## WHAT YOU WILL DO
1. Translate this sentence from the Federal Reserve insolvency article into Spanish: "In a world of fiat money, a central bank can always print more of its own currency."
2. Write the next few paragraphs of the article below on how the Fed could become insolvent, starting after its final sentence.

** BEGIN TEXT PASSAGE **

How the Fed Could Become Insolvent
Interest-Rates / Central Banks Jan 05, 2011 - 02:00 AM GMTTerry Coxon, Editor, The Casey Report writes: You've seen the proof in real time. Once-dominant industrial companies, e.g., General Motors, can run out of money. The biggest banks, e.g., Bank of America, can run out of money. Even sovereign governments, e.g., Greece, can run out of money. Yes, all those organizations are still limping along, but only after being rescued by other giant institutions, such as the U.S. government, the less unhealthy European governments, the European Central Bank, and the International Monetary Fund.
So far, it's been easy to get rescued. The people who run giant institutions seem to shudder at the thought of other giant institutions being shown up as anything less than indestructible. Of course, the rescues weaken the rescuers and push them toward the day when they, too, may join the ranks of the desperate.
By now it's clear that neither big, Bigger, nor BIGGEST implies unlimited resources. But how about central banks? In a world of fiat money, a central bank can always print more of its own currency. So unless it takes on debt or other obligations denominated in something other than its own currency, it's impossible for a central bank to become formally insolvent. Nonetheless, it can become functionally insolvent, void of any ability to command resources or influence markets. That's what happened in Zimbabwe, with a hyperinflation.
As of today, we're nowhere near such a catastrophe. But there is another way, long before hyperinflation destroys its currency, for a central bank to become functionally insolvent. It's a trap into which our own Federal Reserve System has already stuck its foot and now seems to be getting ready to stick its neck.

** END TEXT PASSAGE **
** BEGIN DATA LINES **

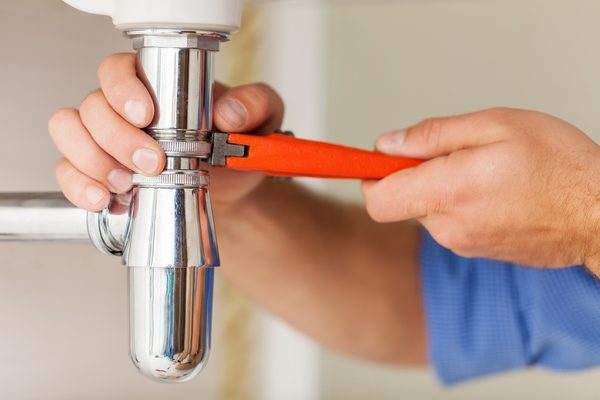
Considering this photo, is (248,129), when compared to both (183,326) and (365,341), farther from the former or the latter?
(365,341)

** END DATA LINES **

## RESPONSES TO THE TASKS
1. En un mundo de dinero fiduciario, un banco central siempre puede imprimir más de su propia moneda.

2.
The Federal Reserve has come a long way since it was conjured by Congress in 1913. From the beginning, it was authorized to issue Federal Reserve notes with the status of legal tender and to issue demand deposits, redeemable in Federal Reserve notes or other "lawful money," to member banks. But there were constraints. Among them was a requirement for the Federal Reserve to hold a gold reserve equal to 35% of the deposits it owed to member banks plus 40% of the total Federal Reserve notes outstanding. In addition, being legal tender, Federal Reserve notes were redeemable in gold. Those restraining factors didn't last.
The 1933 prohibition on gold ownership by U.S. citizens weakened the constraint of gold redeemability, but not by much, since foreigners (whom governments normally treat better than their own citizens) could still redeem dollars for gold. Next, in 1944, in conjunction with the Bretton Woods agreement, the gold reserve requirements were lowered to 25%. In the late 1960s, through a series of steps, the requirements for a gold reserve were eliminated altogether. Then, in 1971, the U.S. government told all foreigners, "If you haven't redeemed your dollars for gold already, it's too late, ha-ha-ha." The era of Central Bankers Gone Wild had arrived.
The Federal Reserve was not long in using its new license. In the 37 years that followed the abandonment of the last tie to gold, successive waves of printing reduced the dollar's purchasing power by 81%. That was mischief enough, but nothing like the danger the Fed embraced in the fall of 2008. Determined to rescue the country's largest banks from their subprime lending and derivative investing blunders, the Federal Reserve in effect swapped more than $1 trillion in newly created cash for the low-quality loans and debt securities that commercial banks wanted badly to be rid of.
For the banks, the swap was like waking up on Christmas morning and finding that Santa had taken out the trash and left a big sack of money in its place. But the exchange gave the Fed a new problem - how to keep all the new cash that banks were sitting on from fueling a doubling in the public's money supply (M1) and the unprecedented rates of price inflation that such a doubling would cause. The solution was to give commercial banks an incentive to keep sitting on the excess reserves rather than lending or investing them. The incentive the Fed offered was to pay interest on the reserve that commercial banks keep on deposit at Federal Reserve banks, so that the money would stay there.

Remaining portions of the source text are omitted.